Don’t blame the nation’s surgeons for an opiate-abuse crisis that now claims 142 lives daily in the United States. New research suggests that patients leaving the hospital after surgeries or inpatient procedures are rarely the ones whose long-term opioid use started with a doctor’s prescription.
Instead, the patients who most frequently go on to use opioid medications for six months or more got their first prescription for some sort of back pain, or for pain described in medical code as “other ill-defined conditions,” according to a research letter published Wednesday in the journal JAMA Surgery.
The authors identified 117,118 patients insured through the military’s Tricare system who had opioid medications prescribed for six months or more and found that “only 800 individuals (0.7%) received their initial opioid prescription following an inpatient encounter, with 458 (0.4%) having undergone an inpatient procedure.”
When it comes to explaining the origins of the nation’s opioid epidemic, there’s been plenty of finger-pointing. The manufacturers and distributors of prescription opioid painkillers have had their time in the barrel, as have sleazy physicians who ran profitable pill mills.
The studies and debates aired over the last few years have shed light on the evolution of physicians’ thinking on these risky drugs. They’ve highlighted the outsized influence of “thought leaders” in medical practice and, occasionally, the role of those thought leaders’ financial entanglements with drug companies. They’ve also focused on the role of insurers’ growing preoccupation with patient satisfaction, and physicians’ resulting anxiety over the prospect of poor customer reviews.
Now, research tracing the origins of opiate addiction has circled back to a well-worn observation: that physicians sometimes adopt treatment practices with little to no proof that they work — and adhere to those practices even after research has shown them to be harmful or ineffective.
“As we search for causes of the opioid epidemic, we note that hospital events and associated procedures do not appear to be the main drivers,” the authors wrote. Instead, between 2006 and 2014, the types of diagnoses most likely to lead to sustained use of prescription opioids among Tricare patients “were either nonspecific or associated with spinal or other conditions for which opioid administration is not considered standard of care,” they found. By implication, the prescribers in such cases would not have been surgeons or hospitalists, but rather primary care physicians and orthopedic specialists.
The Centers for Disease Control and Prevention issued a comprehensive guide to treating pain in March 2016 that said although bad backs and nonspecific pain may bedevil patients, those ailments generally will go away on their own, or with the use of much less risky therapies, including over-the-counter pain relievers like ibuprofen, physical therapy and treatments provided by acupuncturists and chiropractors. Prescribing opioids in such cases is not worth the risks, the report makes clear.
A new report on stemming the opioid crisis issued in July by the National Academies of Science, Engineering and Medicine concurred on all counts.
The research letter might be seen as a helpful guide to identifying which physicians most need to rethink their prescribing practices and adhere to the CDC’s and National Academies’ guidelines.
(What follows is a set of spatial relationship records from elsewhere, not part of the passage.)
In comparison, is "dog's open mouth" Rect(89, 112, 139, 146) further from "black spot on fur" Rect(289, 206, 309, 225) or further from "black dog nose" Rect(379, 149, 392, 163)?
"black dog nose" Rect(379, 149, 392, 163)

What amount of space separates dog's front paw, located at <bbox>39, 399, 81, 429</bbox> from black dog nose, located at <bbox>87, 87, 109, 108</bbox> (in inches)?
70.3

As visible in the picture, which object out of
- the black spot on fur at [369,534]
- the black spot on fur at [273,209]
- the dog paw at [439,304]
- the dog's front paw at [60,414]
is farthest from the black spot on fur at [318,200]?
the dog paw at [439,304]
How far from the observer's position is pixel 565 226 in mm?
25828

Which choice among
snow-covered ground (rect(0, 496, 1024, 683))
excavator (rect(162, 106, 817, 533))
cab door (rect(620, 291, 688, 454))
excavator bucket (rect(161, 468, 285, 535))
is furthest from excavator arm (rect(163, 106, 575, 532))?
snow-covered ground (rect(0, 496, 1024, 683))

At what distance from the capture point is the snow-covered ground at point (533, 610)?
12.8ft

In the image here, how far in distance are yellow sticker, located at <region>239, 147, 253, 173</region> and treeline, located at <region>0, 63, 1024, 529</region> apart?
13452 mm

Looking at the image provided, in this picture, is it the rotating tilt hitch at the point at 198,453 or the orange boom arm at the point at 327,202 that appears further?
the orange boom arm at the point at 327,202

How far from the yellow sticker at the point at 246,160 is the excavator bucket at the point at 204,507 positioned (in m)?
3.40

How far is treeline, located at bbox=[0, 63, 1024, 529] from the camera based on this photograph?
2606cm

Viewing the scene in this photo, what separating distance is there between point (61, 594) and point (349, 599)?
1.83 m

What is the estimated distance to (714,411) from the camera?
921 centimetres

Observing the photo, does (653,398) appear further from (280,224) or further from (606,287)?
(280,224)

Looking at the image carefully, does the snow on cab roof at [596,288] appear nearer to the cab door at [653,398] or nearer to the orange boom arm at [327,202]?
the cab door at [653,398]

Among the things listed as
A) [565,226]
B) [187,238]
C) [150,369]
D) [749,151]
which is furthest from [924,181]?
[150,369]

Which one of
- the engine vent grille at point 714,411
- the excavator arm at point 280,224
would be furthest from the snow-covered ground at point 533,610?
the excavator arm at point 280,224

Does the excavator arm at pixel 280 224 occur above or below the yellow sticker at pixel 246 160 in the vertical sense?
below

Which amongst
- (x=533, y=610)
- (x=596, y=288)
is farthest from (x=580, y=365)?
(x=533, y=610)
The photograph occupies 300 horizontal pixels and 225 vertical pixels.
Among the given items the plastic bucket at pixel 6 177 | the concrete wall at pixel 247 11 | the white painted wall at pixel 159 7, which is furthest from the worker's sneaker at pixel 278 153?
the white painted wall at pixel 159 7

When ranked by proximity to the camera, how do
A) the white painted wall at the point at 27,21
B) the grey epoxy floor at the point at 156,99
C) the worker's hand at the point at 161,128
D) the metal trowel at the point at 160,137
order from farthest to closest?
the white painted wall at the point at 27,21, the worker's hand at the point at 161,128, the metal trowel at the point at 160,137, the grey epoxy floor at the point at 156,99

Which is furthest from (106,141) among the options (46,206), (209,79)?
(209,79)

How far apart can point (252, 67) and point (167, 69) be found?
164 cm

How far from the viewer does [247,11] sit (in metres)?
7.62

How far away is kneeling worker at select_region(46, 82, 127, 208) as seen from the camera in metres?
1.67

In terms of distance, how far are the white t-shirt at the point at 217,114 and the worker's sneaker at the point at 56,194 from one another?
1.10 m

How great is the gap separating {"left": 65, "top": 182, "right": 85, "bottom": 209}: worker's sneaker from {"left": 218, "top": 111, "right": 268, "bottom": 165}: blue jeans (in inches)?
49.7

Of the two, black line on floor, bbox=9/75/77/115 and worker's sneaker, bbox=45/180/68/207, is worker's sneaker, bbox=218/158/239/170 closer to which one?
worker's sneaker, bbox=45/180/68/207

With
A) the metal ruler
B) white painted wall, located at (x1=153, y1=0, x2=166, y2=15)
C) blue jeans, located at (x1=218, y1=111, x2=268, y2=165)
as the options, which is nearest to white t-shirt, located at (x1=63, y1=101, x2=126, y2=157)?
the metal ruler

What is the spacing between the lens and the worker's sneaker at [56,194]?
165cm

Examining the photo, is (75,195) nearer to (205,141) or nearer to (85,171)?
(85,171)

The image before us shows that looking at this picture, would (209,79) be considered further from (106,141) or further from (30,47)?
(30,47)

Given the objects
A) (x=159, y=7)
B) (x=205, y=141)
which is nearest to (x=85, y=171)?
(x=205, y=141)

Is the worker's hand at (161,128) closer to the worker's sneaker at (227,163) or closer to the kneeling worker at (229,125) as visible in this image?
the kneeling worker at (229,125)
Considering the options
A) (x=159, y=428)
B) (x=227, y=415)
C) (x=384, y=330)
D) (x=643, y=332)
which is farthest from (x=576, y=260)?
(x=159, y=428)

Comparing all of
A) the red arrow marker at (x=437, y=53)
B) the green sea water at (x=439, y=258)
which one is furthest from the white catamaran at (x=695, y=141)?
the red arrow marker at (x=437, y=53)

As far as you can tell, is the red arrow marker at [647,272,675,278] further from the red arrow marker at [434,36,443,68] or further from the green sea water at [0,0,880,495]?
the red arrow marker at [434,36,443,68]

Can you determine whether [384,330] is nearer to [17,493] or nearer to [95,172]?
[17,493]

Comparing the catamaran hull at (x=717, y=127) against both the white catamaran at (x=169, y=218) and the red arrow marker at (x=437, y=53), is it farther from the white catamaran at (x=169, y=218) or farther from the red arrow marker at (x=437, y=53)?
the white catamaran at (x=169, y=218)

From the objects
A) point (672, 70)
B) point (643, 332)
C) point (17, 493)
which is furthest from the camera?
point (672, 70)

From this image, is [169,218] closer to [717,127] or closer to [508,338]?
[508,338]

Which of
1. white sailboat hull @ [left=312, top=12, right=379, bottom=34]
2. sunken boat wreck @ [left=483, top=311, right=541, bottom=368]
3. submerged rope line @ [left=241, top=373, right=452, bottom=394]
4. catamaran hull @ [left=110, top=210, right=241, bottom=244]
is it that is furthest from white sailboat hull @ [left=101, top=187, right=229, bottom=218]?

But it might also be seen as the latest outbreak of finger-pointing and deflection of blame.
“In the environment of today’s prescription opioid epidemic, everyone is looking for someone to blame,” said an April 2016 statement on pain management issued by the Joint Commission, which accredits and certifies U.S. healthcare organizations and programs.
The Joint Commission should know. It has come in for its share of criticism.
In 2001, the commission (in conjunction with the National Pharmaceutical Council) issued a treatise on pain management that was widely seen as encouraging the liberal use of opioids and casting doubt on the notion that users were at risk for addiction by taking the medications to treat pain. Dr. David W. Baker, the commission’s executive vice president for healthcare quality evaluation, vigorously disputed such charges in the 2016 statement.